En el balanceo del ómnibus entre cierro los ojos mientras me empuja toda mi voluntad para continuar el día. Para continuar con mi vida. Y miro al mundo despertarse y pienso si realmente están despiertos. ¿Realmente estoy despierto?

Y la música cambia en este teléfono inteligente, cambiando absolutamente la atmósfera reflexiva de lo que escribo. Y las palabras igual fluyen pero son un río sin un curso fijo ni un destino determinado.

Y el cielo está gris y parece que hubiera perdido la guerra y a veces lo extraño. Extraño a ese hombre que me hizo suyo durante algunos meses, pero aún no estoy limpio.
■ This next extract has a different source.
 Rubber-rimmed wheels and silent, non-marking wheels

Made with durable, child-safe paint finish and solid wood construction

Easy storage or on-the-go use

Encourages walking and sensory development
Y pienso en todos a los que mi impureza no les importa porque ven en mi un poco de consuelo y amor que a veces les falta. Amor que a mi me falta y que decido entregar porque el amor no se retacea, se multiplica.

Y el día continúa, y subo de a poco las escaleras mientras sigo escribiendo, mientras sigo intentando cuidarme un poco, principalmente para poder seguir dándome a otros.

Sin embargo si me soy honesto también arrastro los pies en el viejo piso de pequeñas venecitas verdes antes de zambullirme en la piscina pensando infantilmente que podré arreglar mi autoestima si cambio ligeramente mi envase.

Y eso es contradictorio a todo lo que digo creer pero es curioso que no siempre sentimos lo que creemos.

El día continúa y con el me olvido de esta reflexión, porque brillan miles de soles a diario, aún en los días nublados.